Friday, April 1, 2022

Finally! Another company has built an Orbitrap system!

For years and years and years we've waited for this to happen.



US7714283B2 and GB2434484B were filed during my first year of grad school. Not to brag, but that was a long fucking time ago and patents and trademarks, regardless of how many excuses you make for extensions, don't last forever. 

Someone who actually knows about these things told me after....a responsible number of drinks.... that one of the primary reasons Alexander Makarov hasn't been seriously considered for a Nobel has to do with the fact one company exclusively owns this and has made $e9 off of it. Now, I might have gotten some details wrong and he/she might have been incorrect during this conversation about a decade ago.  But, you can't convince me the Orbi doesn't merit a medal in Stockholm and with the monopoly broken, maybe it finally happens? 
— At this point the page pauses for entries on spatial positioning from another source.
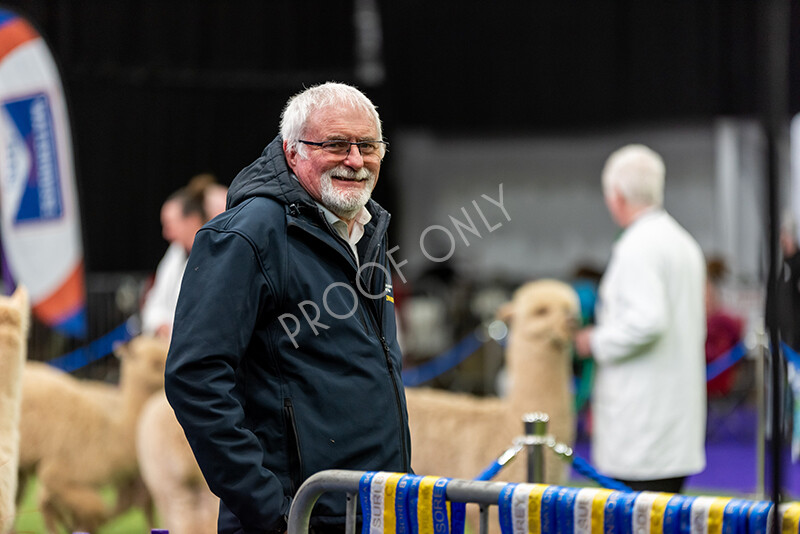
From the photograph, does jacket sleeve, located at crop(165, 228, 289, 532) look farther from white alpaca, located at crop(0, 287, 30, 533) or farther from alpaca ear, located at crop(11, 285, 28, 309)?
alpaca ear, located at crop(11, 285, 28, 309)

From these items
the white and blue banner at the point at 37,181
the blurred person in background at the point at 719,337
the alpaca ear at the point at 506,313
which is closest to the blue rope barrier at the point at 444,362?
the blurred person in background at the point at 719,337

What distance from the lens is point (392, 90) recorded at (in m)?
12.7

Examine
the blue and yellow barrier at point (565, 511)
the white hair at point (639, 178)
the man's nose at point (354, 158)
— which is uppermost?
the man's nose at point (354, 158)

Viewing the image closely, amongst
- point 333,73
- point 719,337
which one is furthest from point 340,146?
point 333,73

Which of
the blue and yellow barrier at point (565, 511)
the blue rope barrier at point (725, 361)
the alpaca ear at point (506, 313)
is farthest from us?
the blue rope barrier at point (725, 361)

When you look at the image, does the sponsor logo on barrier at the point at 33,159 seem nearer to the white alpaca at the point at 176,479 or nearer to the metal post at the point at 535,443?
the white alpaca at the point at 176,479

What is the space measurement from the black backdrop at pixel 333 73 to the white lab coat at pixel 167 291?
13.1 ft

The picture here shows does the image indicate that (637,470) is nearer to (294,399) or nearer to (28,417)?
(294,399)

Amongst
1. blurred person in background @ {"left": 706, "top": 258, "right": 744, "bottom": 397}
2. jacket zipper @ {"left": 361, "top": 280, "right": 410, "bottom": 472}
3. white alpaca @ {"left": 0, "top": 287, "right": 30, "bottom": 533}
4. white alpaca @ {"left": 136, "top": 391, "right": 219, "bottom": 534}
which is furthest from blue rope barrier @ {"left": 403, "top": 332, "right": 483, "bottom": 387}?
jacket zipper @ {"left": 361, "top": 280, "right": 410, "bottom": 472}

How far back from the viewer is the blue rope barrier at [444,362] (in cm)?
1010

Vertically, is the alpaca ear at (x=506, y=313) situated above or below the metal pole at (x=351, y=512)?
below

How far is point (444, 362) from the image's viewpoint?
34.0ft

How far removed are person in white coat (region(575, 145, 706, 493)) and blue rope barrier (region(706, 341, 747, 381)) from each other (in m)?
4.92

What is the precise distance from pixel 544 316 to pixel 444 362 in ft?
18.2
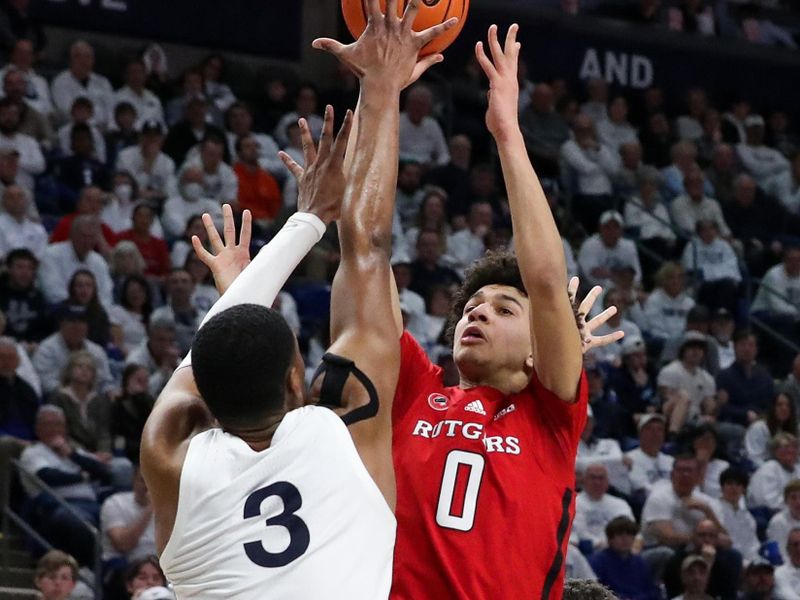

One of the primary reasons I've heard for why the vendor isn't concerned is due the the sheer difficulty in machining the Orbitrap to specifications. Even the vendor has a high failure rate, and used to have a failure rate high enough that you could win imperfect Orbis at some conferences. In the era of the Motorola Razr, people were making Orbitraps. Can it really be THAT hard in 2022? 

I guess not, because I just got schematics from a company called Veridian Dynamics on the first externally developed Orbitrap sytem, and at first glance it might be too amazing to believe. 

Hold on to your hat, partner. What about 4? 

Introducing the SLE9D-MS System! 

This design is the brain child of Dr. Ben Neely who has secretly been leading the design of this hardware for a couple of years. 

9 dimensional. 
Mass spec. 

Unnecessary(?) edit 4/4/2022? So....umm....this was totally an April Fool's joke that has some largely unintentional synergy that somehow made it even more funny.